4.6. Choose Your Vector

Vector: pTwist Amp High Copy

TH-GFP Plasmid

Part 5: DNA Read/Write/Edit

5.1 DNA Read

What DNA would you want to sequence (e.g., read) and why?

It could be useful to sequence mitochondrial DNA of dopaminergic neurons and other cells of PD patients. As mutant mtDNA accumulates with age, mitochondrial dysfunction is a common phenotype observed in brain tissue, and the link between mtDNA maintenance and neurodegeneration is fairly recognised. Sequencing may reveal patterns of mitochondrial dysfunction and mt genome instability useful for predicting vulnerability to PD, neurodegenerative, and non-neurodegenerative conditions, as well as investigating fundamental aspects of aging in general. Concentrating on mtDNA involves a large patient population. However, to be a practical diagnostic tool (mtDNA biomarker), more accessible mtDNA in CSF or blood, or peripheral mtDNA has to be included, as tissue decline during aging is heterogeneous, and peripheral mtDNA may also contain information on the vulnerability of neuronal mtDNA to PD. It could be useful to aim at sequencing all 37 mitochondrial genes.

DNA Write

That would be useful to synthesize a construct for inducible and controllable induction of an amyloid protein alpha-synuclein that would be used for modeling Parkinson’s disease in patient-derived cells. This construct would be an upgrade to currently used ones (fibril seeding and constitutive alpha-synuclein overexpression) and can be used along with fibril seeding as well to produce more specific and more controllable models of the disease. As the construct would be quite large, it could be synthesized in pieces, with either phosphoramidite chip synthesis (being the most cost-efficient) or enzymatic synthesis (to avoid the error-prone polymerase chain assembly step). The essential steps of phosphoramidite chip synthesis (Twit order) are: 1) designing the construct (colonogenes or gene fragments) in silico with overhangs for Gibson or Golden Gate assembly, and codon optimization, 2) synthesis, 3) polymerase chain assembly, 4) verification of clonogenes with NGS, 5) PCR amplification, 6) Gibson or Golden Gate assembly, 7) sequence verification of the assembled plasmid. Overall, the limitation of phosphoramidite chip synthesis would be mostly accuracy, and errors would be caught at the step of colony sequencing, when the assembled plasmid is analyzed.

DNA Edit

Editing human mitochondrial protease ClpP so that it does not bind alpha-synuclein would be useful to prevent proteostatic failure and unload dopaminergic neurons from the misfolded amyloid protein (Parkinson’s disease). DNA editing can be done with site-directed mutagenesis, prime editing, base editing, Cas9 TDR system. Base editing only works with transition mutations; prime editing does not have this constraint and can also add small insertions or deletions; CRISPR-Cas9 with HDR can also change, but it’s cell cycle dependent and is error-prone (which can be improved by using TALENs and Zinc fingers requiring specific fragments included in the construct).
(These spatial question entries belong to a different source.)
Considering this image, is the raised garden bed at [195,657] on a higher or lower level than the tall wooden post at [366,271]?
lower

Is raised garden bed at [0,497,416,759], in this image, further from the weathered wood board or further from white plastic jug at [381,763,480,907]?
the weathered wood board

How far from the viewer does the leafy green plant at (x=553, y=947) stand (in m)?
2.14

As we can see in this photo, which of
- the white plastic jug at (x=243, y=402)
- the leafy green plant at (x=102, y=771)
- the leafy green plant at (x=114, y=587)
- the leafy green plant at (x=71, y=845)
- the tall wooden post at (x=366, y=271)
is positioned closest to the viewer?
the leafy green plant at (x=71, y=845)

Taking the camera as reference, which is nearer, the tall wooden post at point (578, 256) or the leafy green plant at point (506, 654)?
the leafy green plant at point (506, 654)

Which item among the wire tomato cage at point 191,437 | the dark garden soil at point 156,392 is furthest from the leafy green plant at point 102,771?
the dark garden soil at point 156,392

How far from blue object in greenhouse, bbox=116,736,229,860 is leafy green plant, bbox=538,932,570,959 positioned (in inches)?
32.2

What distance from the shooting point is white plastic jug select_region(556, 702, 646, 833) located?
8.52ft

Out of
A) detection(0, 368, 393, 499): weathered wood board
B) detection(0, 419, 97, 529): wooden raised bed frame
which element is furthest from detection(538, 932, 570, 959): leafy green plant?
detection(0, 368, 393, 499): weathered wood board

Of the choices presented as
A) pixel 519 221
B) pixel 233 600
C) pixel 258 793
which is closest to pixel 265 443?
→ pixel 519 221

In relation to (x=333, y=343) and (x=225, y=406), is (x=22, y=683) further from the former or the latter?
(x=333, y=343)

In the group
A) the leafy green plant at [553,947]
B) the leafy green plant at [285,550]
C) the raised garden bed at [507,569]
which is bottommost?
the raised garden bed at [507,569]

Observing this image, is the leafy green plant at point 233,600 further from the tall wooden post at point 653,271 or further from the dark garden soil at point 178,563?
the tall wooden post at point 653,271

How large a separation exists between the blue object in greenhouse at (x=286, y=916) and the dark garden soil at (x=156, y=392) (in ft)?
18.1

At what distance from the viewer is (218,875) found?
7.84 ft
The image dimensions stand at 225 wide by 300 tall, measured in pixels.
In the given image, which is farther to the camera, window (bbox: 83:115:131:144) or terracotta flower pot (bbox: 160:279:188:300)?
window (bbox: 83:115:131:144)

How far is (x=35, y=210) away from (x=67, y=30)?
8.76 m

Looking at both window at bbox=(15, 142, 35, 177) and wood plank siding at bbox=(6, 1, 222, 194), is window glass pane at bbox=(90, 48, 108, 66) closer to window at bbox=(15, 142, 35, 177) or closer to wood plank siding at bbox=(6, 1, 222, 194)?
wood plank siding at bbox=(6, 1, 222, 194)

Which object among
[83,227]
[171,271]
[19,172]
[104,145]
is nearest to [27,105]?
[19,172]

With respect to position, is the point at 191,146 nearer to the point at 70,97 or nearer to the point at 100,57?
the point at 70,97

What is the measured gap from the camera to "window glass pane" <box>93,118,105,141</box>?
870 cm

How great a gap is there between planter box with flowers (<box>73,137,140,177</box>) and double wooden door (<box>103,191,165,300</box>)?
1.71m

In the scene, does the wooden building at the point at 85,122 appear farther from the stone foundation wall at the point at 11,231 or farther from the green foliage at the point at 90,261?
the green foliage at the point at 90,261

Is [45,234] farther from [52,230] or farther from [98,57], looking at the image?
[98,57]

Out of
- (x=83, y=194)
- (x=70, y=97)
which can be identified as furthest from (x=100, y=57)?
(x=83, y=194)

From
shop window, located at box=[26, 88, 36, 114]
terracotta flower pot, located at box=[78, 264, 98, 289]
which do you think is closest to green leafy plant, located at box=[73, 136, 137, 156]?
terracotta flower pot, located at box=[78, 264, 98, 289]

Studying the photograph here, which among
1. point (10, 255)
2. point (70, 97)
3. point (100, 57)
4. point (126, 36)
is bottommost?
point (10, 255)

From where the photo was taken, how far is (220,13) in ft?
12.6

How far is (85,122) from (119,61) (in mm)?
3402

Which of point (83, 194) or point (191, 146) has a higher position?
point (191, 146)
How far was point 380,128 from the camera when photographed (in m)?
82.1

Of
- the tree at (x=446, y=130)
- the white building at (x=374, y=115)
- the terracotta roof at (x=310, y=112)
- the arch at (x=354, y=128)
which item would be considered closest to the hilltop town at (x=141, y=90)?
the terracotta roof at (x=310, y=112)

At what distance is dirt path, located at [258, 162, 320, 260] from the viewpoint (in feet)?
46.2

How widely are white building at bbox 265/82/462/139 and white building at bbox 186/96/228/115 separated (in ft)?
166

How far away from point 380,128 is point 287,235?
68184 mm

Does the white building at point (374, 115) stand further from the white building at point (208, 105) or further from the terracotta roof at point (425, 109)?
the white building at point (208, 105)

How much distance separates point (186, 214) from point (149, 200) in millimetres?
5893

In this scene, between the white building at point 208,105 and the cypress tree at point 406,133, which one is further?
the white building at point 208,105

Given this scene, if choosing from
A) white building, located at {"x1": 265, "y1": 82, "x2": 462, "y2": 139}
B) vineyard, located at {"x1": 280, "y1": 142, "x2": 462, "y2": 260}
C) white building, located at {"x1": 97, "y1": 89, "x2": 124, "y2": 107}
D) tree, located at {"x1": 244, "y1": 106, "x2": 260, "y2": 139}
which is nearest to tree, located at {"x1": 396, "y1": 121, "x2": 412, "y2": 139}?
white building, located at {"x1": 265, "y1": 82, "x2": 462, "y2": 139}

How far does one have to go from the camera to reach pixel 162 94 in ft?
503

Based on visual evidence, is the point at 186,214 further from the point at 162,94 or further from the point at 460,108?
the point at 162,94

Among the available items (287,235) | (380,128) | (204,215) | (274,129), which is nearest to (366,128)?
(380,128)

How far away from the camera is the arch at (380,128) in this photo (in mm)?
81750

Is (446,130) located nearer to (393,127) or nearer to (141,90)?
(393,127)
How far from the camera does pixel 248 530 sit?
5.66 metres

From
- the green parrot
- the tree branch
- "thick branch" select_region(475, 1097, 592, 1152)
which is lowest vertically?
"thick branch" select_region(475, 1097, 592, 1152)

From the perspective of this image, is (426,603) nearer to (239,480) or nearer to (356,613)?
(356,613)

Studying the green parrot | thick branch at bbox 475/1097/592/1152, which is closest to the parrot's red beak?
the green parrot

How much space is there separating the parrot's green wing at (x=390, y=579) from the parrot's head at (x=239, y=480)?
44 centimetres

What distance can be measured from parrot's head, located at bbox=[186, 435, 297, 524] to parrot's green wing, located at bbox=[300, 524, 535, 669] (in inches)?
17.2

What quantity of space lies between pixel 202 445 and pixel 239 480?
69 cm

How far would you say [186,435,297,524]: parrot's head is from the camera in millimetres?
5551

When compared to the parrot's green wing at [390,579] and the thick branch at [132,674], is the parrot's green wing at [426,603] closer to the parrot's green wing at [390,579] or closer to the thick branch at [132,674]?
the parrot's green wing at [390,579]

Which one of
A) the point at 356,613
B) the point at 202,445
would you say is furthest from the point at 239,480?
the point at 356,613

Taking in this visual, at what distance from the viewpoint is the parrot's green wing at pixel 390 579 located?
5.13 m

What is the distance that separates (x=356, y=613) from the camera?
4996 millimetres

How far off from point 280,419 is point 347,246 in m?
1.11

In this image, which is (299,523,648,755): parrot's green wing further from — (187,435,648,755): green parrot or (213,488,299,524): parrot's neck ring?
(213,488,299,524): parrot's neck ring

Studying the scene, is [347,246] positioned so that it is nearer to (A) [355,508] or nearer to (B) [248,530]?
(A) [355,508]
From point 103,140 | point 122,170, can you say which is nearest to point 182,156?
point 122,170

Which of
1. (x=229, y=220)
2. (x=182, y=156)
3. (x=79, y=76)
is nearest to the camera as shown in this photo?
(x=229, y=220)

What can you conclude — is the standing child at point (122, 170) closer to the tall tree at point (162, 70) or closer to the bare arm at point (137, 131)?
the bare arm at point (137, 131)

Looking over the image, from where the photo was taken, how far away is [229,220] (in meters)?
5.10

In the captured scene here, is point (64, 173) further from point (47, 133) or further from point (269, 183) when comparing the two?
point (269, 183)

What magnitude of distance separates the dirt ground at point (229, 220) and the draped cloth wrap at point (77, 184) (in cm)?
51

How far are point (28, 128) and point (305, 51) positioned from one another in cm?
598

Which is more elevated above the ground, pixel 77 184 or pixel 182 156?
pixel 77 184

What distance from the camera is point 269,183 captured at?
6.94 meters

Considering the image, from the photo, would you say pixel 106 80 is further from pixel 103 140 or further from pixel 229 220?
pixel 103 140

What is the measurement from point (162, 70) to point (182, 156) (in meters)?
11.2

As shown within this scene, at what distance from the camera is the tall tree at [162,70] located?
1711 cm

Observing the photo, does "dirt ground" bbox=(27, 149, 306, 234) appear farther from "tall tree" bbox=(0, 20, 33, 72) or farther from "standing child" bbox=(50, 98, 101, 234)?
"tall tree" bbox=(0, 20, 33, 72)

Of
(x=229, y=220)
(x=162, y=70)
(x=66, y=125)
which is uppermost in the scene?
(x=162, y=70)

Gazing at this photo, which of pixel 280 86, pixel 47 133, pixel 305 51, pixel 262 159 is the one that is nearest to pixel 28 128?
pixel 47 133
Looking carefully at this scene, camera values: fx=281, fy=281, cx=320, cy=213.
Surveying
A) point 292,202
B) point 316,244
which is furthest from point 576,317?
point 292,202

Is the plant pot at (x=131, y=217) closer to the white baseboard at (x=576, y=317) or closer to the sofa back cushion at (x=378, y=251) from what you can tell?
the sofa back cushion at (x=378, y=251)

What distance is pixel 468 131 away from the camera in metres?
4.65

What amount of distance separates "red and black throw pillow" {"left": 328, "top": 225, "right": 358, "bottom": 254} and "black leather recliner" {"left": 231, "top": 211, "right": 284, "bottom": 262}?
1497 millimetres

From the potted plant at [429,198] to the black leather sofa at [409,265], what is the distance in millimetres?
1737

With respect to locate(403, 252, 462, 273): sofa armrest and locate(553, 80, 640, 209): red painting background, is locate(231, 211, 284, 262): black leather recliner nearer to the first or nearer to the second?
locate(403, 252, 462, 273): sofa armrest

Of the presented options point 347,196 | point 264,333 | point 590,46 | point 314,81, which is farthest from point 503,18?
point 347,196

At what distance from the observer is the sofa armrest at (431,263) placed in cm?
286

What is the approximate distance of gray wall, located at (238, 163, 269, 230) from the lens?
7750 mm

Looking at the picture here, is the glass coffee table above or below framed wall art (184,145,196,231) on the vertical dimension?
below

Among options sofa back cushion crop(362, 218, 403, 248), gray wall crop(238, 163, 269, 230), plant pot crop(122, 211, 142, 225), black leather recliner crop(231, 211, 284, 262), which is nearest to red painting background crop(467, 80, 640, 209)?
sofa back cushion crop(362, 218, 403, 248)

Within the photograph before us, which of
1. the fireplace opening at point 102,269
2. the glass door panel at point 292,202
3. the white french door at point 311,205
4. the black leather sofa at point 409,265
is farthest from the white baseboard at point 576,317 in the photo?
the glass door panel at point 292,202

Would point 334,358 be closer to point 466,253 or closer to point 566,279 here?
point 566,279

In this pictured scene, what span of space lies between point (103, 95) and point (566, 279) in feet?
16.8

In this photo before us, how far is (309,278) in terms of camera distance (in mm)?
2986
As for preparation, the interface between ClpP and alpha-synuclein and candidate substitutions must be defined. Based on the nature of edits required, either prime or base editing can be chosen. If more complex editing is chosen, the essential steps of CRISPR-Cas9 and HDR are designing the donor template, checking the specificity of the guide, collecting the reagents (Cas9, sgRNA, and the donor template), delivery as RNP into iPSCs cells (Cas9 protein assembled with its guide RNA), increasing the proportion of cells that carry the precise homology-directed DNA repair, isolation of clones, genotyping and sequencing, validation of the clones, differentiation of the cells for functional validation.